Marc Demoulin  Saint-Prix, le 28 mai 2004

Le Château de Blois, haut lieu de la Renaissance, accueille l’exposition des oeuvres d’Alixe Fu. Exposer dans ce lieu chargé d’histoire constitue pour Alixe Fu un geste majeur. Ces travaux présentés ici sont parmi les plus importants. Il y attache personnellement une valeur particulière comme témoins essentiels de sa création.

Tout commence dans son atelier, endroit mythique où l’alchimie de la création se consume.

Le visiteur a la sensation de rentrer au cœur du mystère. Dans cet entrepôt de toiles et de sculptures, des dizaines de tableaux sont empilés, la plupart retournés, les uns sont juste ébauchés, d’autres sont plus aboutis. Ces oeuvres sont là, multiples, en attente comme dans une sorte de pépinière. Elles naissent, évoluent et enfin matures peuvent quitter l’atelier.

Cet endroit est convivial. On y échange des appréciations et des silences, des émotions et de l’amitié. C’est surtout un lieu d’isolement et de solitude. Celle-ci est nécessaire à la création. L’artiste a besoin de suffisamment de vide et de tranquillité pour que l’étincelle fugitive et fragile de la création puisse se manifester, qu’il la recueille et allume le feu.

Le peintre s’immerge de longues heures dans cet univers où l’œuvre naît et se développe. Souvent, il ne fait rien. Apparemment, il ne se passe pas grand chose, mais une communication mystérieuse s’établit entre ses tableaux et lui. Alors les impressions lui viennent et ses visions se modifient. Ne rien faire n’est pas forcément perdre son temps. Il ne dort pas: il veille et dans le silence et la solitude, il ressent, il éprouve et finalement il crée. Un trop plein d’âme surgit et se déverse sur la toile exprimée par la peinture en forme et en couleur. A cette première éruption créatrice, succède de nouveau le vide. Puis le besoin se fait sentir, nécessité impérieuse, d’une nouvelle inspiration créatrice. Et ainsi, touche après touche, le tableau  s’achève.

Entre la naissance d’une oeuvre et son aboutissement, la durée est indéterminée. La plupart des tableaux sont là depuis des mois, parfois des années. De temps à autre, ils sont retouchés au gré des fluctuations de l’inspiration. Certains n’aboutiront jamais, égarés sur des chemins de traverse. D’autres avancent à leur rythme et à un moment, l’artiste a cette conscience de l’achèvement: il sait que tout est dit.

Pour 1’amateur, l’œuvre est là. Il l’aime ou ne l’aime pas selon qu’à travers elle, il entre en résonance avec son moi profond, son inconscient et celui de 1’artiste.
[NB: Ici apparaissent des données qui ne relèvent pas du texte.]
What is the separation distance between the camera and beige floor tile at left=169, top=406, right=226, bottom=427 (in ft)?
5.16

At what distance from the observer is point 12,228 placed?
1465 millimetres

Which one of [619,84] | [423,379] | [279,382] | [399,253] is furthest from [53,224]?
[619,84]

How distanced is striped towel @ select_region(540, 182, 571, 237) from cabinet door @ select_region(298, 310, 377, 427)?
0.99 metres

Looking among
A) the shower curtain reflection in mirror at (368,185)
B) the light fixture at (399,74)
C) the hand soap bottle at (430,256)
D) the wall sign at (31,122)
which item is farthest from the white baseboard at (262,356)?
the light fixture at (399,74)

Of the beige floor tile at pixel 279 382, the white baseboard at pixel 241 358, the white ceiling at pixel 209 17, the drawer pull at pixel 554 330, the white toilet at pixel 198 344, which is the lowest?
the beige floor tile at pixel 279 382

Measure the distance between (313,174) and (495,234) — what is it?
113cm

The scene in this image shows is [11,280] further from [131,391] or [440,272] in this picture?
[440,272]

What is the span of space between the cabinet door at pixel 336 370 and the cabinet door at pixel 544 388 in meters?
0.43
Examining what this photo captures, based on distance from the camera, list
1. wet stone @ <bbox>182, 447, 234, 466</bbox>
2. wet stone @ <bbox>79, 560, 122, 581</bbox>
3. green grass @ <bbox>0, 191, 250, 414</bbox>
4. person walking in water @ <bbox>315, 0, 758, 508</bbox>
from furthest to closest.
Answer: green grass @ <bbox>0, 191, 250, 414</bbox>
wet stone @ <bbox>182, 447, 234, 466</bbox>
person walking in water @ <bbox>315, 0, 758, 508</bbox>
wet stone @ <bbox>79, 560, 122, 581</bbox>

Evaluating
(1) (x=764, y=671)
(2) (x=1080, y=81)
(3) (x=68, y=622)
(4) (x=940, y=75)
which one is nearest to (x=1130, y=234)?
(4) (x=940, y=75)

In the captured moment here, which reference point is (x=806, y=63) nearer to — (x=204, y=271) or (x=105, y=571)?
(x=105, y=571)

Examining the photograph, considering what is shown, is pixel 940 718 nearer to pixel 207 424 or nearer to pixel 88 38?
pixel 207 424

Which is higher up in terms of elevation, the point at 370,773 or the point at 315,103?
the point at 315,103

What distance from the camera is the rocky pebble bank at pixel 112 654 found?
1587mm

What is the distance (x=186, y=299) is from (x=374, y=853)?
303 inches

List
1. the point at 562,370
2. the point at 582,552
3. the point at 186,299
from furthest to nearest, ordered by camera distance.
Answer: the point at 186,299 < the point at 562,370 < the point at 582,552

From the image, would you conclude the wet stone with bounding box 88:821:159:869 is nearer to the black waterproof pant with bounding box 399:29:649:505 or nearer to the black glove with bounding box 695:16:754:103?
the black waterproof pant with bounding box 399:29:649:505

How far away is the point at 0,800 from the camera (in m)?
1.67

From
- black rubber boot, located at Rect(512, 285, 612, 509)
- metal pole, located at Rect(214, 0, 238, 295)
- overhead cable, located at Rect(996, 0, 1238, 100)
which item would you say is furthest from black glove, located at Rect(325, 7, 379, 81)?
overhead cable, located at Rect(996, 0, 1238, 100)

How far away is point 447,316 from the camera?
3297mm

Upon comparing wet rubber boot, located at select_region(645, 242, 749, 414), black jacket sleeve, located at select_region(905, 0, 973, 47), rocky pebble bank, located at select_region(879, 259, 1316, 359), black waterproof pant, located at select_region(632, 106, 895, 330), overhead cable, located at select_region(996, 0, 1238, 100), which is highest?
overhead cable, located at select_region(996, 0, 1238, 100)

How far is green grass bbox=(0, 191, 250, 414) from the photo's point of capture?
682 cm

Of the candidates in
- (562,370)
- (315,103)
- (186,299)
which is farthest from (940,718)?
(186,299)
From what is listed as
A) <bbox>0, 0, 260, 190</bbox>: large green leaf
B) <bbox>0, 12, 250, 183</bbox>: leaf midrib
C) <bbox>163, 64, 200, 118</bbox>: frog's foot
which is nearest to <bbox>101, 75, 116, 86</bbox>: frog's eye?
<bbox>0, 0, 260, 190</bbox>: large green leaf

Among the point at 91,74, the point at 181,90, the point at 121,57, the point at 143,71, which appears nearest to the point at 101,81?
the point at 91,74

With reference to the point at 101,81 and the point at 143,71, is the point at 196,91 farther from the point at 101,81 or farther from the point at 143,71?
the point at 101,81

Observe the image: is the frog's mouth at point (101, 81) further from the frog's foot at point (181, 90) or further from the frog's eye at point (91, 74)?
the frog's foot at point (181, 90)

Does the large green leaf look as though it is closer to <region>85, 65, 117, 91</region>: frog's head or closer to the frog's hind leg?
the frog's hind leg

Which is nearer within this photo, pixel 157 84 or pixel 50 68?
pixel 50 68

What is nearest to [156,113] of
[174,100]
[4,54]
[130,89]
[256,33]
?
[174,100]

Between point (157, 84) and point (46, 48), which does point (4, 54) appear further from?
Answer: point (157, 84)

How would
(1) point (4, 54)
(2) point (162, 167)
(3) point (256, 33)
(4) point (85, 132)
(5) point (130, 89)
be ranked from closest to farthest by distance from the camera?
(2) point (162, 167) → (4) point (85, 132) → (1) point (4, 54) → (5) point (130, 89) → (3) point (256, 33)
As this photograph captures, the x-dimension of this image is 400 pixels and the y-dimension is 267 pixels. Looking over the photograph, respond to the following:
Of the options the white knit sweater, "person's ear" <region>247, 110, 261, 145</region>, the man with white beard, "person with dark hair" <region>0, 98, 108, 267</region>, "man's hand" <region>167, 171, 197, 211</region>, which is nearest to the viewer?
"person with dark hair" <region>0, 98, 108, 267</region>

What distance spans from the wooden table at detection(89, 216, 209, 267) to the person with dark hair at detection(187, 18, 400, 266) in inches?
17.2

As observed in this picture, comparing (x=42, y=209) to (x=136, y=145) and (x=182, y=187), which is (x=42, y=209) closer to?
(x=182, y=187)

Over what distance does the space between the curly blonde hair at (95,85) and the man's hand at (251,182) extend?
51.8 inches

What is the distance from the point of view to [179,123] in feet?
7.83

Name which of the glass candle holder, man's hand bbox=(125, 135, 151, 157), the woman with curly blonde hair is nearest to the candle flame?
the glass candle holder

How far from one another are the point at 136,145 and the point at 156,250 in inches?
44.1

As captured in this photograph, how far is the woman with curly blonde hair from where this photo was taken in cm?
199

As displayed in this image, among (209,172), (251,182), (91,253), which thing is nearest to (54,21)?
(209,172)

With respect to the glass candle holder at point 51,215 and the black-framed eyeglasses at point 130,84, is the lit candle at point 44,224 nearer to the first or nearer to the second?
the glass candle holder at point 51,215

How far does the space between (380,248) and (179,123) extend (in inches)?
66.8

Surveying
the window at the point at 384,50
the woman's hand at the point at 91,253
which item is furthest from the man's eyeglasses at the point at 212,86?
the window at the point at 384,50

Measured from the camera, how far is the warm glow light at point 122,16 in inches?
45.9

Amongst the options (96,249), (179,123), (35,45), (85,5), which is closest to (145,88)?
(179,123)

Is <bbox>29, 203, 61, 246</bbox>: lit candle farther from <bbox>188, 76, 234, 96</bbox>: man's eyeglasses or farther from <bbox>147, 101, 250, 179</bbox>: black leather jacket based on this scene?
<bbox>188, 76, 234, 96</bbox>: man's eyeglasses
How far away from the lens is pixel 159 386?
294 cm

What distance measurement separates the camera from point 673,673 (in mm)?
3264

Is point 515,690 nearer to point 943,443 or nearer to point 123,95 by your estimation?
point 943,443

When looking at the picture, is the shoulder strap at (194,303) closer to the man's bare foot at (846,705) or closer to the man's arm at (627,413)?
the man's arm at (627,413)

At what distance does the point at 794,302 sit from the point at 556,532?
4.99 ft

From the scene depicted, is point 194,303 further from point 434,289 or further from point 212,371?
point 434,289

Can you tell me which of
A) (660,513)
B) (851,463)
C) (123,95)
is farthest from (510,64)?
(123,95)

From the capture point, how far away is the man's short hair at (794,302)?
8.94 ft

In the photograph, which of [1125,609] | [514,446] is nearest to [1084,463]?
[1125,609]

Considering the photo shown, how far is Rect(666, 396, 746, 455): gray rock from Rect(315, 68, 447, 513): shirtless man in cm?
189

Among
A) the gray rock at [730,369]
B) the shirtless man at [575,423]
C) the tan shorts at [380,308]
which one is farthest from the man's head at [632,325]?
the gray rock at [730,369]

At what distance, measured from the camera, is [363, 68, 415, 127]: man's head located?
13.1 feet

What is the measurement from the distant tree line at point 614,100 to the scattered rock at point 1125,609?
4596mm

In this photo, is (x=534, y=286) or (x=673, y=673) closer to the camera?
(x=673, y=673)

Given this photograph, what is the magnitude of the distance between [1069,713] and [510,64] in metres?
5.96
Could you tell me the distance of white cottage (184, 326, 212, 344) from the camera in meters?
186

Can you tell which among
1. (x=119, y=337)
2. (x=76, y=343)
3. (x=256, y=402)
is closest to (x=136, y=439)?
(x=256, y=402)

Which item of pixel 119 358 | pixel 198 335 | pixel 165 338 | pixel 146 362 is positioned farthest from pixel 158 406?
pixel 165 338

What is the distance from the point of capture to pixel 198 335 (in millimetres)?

Les bouleversements, les éruptions successives qui ont contribué à sa construction ne sont plus visibles. Tout s’est fusionné, solidifié dans un état définitif.

On voit bien que tous les tableaux, qui grandissent ensemble, sont d’une même facture. Ils subissent en même temps une même énergie créatrice et dans leur diversité, une même imprégnation. Ils constituent dans l’œuvre de l’artiste une période. Il en est plusieurs chez Alixe Fu, entrecoupées de périodes de doute, de vide et de toiles blanches.

Quand le flux de la création se tarit, naît 1’angoisse: « Et si c’était fini? Si je n’étais plus qu’un peintre mort condamné à répéter le passé? »  Mais non! Une nouvelle inspiration survient avec d’autres thèmes et d’autres styles. De nouveau, “la pépinière” se remplit de tableaux qui vont mûrir à leur rythme et recommencer un cycle.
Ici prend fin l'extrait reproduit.